When it comes to illness and physical disorders, the old saying that “an ounce of prevention is worth a pound of cure” is more than apt. Almost 70% of Americans who are over 65 have more than one chronic condition to deal with, and today’s Americans in the 50s are living with diabetes and high cholesterol and high blood pressure at rates much greater than their parents ever had. Whether it’s a blood pressure screening or a glucose screening, your best chance at beating these odds is to get screened early and head off these conditions before they become a serious problem.
How Screening Recommendations Are Divided
Screenings are generally recommended based on national population averages, and they’re divided by age and sex. In other words, there are certain screenings that men over the age of 50 should be getting that men under 50 don’t generally need to worry about; and ones that women over 65 should be concerned with that women in the 20s and 30s don’t have to think about yet.
The problem with recommendations for things like glucose screening or hypertension screening is they are based on general risk factors. These general risk factors aren’t enough if you have other risk factors. For example, if you have multiple close relatives who have had cancer, or if the men in your family have had heart disease or diabetes for as long as everyone can remember. In those cases, glucose screening or other medical screening may be indicated even if other people of your age and sex don’t need them.

* * *

» **TASK TO CARRY OUT**
Continue the text about health screening recommendations from the point where it ends.

» **Collected data**
* * *

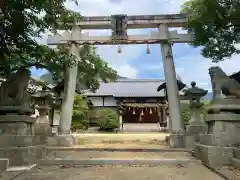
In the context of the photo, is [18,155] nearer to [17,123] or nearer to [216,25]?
[17,123]

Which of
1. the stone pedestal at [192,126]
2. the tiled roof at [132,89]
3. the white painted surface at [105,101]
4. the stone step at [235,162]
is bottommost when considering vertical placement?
the stone step at [235,162]

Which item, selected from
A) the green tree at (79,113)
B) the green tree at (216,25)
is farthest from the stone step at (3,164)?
the green tree at (79,113)

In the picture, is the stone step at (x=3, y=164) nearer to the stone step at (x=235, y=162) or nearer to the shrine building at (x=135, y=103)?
the stone step at (x=235, y=162)

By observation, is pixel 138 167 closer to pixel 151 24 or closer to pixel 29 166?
pixel 29 166

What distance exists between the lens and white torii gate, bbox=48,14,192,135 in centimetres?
1402

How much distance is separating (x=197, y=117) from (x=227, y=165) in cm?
592

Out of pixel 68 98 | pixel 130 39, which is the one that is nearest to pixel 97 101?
pixel 68 98

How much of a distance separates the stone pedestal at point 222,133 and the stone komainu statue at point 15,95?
484 cm

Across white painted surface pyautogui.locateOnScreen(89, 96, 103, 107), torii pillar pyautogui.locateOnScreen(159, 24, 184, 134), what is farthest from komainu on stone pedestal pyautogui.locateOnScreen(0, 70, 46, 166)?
white painted surface pyautogui.locateOnScreen(89, 96, 103, 107)

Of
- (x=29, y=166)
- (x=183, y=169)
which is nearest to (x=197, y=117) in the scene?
(x=183, y=169)

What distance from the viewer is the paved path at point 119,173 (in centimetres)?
626

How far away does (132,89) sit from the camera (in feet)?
119

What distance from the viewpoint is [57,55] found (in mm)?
9625

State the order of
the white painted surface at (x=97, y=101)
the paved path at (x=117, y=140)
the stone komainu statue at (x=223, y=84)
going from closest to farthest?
the stone komainu statue at (x=223, y=84), the paved path at (x=117, y=140), the white painted surface at (x=97, y=101)
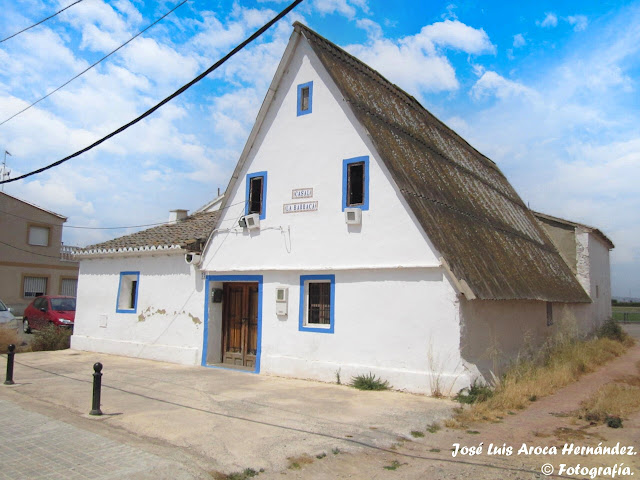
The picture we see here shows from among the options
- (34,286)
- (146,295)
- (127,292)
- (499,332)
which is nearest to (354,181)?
(499,332)

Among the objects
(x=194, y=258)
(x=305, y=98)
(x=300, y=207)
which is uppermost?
(x=305, y=98)

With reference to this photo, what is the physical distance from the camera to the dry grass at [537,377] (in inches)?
343

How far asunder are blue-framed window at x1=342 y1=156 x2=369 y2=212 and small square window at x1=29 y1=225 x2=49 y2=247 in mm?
31505

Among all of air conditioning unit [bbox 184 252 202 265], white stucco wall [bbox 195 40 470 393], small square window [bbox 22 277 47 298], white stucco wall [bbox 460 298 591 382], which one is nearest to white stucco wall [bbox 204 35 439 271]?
white stucco wall [bbox 195 40 470 393]

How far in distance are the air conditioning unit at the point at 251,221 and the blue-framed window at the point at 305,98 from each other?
2700 millimetres

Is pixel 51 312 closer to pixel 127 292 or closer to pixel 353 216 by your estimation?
pixel 127 292

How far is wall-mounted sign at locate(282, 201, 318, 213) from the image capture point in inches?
464

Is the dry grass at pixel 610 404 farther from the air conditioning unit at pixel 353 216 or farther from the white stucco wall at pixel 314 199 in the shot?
the air conditioning unit at pixel 353 216

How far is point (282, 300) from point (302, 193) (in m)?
2.53

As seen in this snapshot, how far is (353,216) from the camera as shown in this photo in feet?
36.1

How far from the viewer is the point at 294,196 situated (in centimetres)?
1216

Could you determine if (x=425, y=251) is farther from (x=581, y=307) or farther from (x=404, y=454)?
(x=581, y=307)

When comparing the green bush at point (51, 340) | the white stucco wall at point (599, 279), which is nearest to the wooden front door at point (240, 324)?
the green bush at point (51, 340)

* * *

» **FINAL ANSWER**
Screenings for Men
If you are a man over the age of 50, there are several screenings you should be getting. Every two years you should have a blood pressure screening unless your numbers are already high. In that case, get screened every yearm and add heart health screening to the list, as well. Colorectal cancer is another killer that the American Cancer Society recommends men over 50 be screened for every five years to ten years. Again, if an issue is highlighted that five-year screening should be moved shortened to two.
Screenings for Women
Women over 50 should get a yearly breast cancer screening, and should also be screened for cervical cancer every three to five years. If you’re over 60 or are postmenopausal, add an osteoporosis screening to the list, at intervals your doctor recommends.
Screenings for Everyone
Some screenings are not sex-specific, and these including getting a glucose screening at least every three years. The glucose screening will highlight any possibility of diabetes before it becomes full-blown. Also, all adults–especially older adults–should get depression screening when they have a regular wellness exam. For adults over 50, it’s also wise to get vision screenings every few years. For the sexually active, regular HIV, syphilis, and gonorrhea screenings are also important.
Regular health screenings are crucial to long-term wellness. Whatever age you are, talk to your doctor about what preventative health screening tests are right for you at your time of life and given your personal risk factors.